Chemical reaction: CₓHₐ + O₂ → xC + a/2H₂O.
m(CO₂) = 2.641 g.; mass of carbon dioxide.
n(CO₂) = m(CO₂) ÷ M(CO₂).
n(CO₂) = 2.641 g ÷ 44.01 g/mol.
n(CO₂) = n(C) = 0.06 mol; amount of carbon.
m(H₂O) = 1.442 g.
n(H₂O) = 1.442 g ÷ 18 g/mol.
n(H₂O) = 0.08 mol.
n(H) = 2 · n(H₂O) = 0.16 mol; amount of hydrogen.
n(C) : n(H) = 0.06 mol : 0.16 mol /0.06 mol.
n(C) : n(H) = 1 : 2. 67 /×3.
n(C) : n(H) = 3 : 8.
2) Answer is: the molecular formula of hydrocarbon is C₆H₁₆.

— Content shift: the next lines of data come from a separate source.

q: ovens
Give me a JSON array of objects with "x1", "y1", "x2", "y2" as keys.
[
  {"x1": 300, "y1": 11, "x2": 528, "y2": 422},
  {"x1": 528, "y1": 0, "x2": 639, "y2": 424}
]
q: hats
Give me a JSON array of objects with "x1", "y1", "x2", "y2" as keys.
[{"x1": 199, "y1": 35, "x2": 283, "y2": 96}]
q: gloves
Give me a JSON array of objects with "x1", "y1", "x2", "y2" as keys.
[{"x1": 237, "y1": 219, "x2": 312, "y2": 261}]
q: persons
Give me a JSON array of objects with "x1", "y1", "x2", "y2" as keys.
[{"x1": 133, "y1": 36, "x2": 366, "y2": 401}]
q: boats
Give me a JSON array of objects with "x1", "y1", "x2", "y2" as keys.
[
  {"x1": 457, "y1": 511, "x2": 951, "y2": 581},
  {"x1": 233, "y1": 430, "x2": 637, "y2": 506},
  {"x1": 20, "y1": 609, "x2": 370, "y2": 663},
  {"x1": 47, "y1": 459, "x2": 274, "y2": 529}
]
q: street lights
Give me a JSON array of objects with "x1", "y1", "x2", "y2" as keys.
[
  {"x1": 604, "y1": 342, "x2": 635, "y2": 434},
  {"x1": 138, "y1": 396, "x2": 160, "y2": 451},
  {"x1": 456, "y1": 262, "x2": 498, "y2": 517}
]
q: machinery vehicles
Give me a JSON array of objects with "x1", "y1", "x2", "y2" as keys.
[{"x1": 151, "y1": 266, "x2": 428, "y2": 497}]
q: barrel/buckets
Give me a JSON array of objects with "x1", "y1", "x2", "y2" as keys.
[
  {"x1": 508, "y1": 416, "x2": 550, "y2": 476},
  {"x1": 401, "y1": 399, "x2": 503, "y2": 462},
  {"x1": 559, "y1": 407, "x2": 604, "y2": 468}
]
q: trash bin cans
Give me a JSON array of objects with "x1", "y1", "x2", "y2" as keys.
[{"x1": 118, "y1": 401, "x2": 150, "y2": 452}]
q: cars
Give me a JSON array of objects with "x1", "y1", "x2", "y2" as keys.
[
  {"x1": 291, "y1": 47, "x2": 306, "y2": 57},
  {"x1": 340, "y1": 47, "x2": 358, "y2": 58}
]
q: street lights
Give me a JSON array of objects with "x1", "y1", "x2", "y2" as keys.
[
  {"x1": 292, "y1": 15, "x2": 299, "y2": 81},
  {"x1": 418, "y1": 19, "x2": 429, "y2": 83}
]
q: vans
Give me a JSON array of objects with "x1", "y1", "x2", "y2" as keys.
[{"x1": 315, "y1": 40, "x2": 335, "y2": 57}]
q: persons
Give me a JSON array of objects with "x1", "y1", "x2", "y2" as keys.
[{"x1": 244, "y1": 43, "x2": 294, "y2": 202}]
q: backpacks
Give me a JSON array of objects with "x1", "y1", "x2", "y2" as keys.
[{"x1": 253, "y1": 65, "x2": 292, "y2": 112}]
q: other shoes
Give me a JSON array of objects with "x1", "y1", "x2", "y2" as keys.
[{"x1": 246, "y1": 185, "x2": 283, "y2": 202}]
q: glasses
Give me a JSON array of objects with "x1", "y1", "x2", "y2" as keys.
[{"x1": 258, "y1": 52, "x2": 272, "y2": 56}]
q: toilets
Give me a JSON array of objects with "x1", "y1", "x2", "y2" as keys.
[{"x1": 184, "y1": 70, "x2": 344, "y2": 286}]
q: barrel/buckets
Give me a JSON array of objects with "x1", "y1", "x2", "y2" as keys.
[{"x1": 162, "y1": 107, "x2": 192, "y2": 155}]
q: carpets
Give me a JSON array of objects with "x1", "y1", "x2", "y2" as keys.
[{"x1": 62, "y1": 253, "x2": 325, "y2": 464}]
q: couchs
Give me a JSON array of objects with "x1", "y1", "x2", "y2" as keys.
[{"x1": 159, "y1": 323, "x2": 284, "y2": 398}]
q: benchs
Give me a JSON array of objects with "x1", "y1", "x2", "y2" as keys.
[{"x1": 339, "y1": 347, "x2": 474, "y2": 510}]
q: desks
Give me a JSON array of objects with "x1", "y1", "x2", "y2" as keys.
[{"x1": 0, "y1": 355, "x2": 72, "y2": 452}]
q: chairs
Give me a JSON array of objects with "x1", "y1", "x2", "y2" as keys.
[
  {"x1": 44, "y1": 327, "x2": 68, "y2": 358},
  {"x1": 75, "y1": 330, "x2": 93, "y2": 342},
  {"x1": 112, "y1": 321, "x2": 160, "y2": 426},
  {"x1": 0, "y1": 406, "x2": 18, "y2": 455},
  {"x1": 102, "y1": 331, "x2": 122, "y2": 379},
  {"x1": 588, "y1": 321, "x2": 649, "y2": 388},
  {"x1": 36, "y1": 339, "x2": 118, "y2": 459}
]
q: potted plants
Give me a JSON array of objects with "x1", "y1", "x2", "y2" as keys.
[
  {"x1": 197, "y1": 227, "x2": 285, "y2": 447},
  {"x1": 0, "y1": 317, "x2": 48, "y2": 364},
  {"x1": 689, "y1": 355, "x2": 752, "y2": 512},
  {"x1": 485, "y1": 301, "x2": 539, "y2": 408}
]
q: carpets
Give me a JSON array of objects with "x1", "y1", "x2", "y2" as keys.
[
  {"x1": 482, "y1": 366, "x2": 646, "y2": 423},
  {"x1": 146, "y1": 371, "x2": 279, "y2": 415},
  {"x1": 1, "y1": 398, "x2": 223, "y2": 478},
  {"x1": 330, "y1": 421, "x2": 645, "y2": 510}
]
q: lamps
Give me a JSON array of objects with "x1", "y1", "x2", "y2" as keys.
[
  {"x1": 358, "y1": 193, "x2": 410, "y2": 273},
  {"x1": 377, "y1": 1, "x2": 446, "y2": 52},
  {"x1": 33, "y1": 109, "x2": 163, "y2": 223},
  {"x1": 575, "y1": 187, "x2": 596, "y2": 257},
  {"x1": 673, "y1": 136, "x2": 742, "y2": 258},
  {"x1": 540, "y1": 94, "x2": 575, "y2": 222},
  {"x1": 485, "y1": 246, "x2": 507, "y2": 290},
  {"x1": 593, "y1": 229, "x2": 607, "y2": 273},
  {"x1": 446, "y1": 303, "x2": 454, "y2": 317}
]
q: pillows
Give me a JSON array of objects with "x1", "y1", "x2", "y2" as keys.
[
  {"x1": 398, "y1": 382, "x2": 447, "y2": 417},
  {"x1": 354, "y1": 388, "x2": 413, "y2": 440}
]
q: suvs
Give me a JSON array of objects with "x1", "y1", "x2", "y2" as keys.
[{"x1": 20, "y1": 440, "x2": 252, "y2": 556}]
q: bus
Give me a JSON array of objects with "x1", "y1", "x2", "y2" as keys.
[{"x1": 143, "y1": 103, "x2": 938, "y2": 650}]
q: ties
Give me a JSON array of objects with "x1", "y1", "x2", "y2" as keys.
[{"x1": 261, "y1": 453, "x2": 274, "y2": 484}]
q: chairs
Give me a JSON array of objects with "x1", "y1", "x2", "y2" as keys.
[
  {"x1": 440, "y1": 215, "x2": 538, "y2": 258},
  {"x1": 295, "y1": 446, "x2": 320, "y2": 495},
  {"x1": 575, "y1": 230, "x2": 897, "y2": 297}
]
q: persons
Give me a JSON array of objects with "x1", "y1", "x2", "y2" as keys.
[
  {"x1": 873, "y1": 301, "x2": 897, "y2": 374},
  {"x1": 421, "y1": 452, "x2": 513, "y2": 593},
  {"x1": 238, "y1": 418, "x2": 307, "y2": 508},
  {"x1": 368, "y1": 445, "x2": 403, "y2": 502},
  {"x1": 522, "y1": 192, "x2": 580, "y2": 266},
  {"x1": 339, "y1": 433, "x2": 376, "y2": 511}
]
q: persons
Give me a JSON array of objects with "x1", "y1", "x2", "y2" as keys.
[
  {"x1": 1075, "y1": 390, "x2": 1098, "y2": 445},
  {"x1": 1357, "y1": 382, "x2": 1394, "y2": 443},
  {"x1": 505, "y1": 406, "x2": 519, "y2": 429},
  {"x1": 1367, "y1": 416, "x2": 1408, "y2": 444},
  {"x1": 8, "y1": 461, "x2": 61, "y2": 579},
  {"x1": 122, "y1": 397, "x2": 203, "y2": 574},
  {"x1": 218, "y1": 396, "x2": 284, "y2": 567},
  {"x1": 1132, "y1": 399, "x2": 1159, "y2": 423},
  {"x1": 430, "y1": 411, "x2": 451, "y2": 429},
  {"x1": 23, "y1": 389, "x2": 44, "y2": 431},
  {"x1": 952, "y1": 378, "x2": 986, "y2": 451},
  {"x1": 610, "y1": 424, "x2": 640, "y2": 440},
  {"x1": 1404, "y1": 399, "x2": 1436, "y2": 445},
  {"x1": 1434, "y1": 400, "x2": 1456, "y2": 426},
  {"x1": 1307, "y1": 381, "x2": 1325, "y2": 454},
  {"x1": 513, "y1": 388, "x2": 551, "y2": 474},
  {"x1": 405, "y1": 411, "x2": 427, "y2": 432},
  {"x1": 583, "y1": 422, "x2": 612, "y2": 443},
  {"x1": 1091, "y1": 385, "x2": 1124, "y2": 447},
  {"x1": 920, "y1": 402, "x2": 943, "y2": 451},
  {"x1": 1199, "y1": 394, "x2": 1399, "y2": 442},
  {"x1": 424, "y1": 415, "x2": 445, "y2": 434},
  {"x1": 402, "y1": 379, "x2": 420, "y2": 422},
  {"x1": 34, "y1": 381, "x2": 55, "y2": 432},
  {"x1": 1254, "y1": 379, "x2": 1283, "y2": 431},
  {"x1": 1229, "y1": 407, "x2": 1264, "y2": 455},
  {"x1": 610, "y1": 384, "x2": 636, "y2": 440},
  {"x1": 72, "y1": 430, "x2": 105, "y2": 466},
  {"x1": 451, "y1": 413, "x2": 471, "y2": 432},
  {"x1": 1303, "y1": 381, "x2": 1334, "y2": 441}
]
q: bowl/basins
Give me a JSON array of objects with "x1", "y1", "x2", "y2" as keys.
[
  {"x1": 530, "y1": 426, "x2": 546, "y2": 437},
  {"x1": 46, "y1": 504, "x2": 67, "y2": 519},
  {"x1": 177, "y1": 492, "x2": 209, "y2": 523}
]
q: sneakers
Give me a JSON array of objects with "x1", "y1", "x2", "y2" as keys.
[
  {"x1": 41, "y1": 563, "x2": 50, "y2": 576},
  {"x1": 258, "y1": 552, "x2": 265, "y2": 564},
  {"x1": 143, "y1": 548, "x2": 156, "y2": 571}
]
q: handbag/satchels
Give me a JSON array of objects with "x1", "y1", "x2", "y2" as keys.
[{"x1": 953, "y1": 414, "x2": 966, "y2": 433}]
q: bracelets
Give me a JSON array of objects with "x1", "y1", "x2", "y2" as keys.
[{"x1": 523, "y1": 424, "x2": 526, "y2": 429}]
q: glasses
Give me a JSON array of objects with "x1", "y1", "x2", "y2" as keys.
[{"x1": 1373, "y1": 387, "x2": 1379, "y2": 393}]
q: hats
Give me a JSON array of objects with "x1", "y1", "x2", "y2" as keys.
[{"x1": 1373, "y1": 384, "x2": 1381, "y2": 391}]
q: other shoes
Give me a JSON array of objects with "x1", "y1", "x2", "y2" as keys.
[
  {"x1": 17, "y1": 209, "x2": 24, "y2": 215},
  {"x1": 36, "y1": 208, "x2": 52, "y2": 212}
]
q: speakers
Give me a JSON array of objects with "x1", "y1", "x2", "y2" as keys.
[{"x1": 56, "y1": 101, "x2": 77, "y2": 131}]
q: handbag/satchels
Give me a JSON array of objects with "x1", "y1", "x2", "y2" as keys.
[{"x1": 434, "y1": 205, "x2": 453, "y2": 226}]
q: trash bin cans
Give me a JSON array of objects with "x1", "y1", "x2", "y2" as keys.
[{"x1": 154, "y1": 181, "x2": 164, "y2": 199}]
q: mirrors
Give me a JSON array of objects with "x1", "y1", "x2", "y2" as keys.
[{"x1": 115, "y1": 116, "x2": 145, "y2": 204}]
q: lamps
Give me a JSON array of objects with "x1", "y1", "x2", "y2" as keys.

M(C₃H₈) = 44.05 g/mol; molar mass of empirical formula.
M(CₓHₐ) = 88.1 g/mol; molar mass of hydrocarbon.
M(CₓHₐ) ÷ M(C₃H₈) = 88.1 g/mol ÷ 44.05 g/mol.
M(CₓHₐ) ÷ M(C₃H₈) = 2.
The molar mass of hydrocarbon is two times higher than molar mass of empirical formula, so number of carbon atoms is six and number of hydrogen atoms sixteen.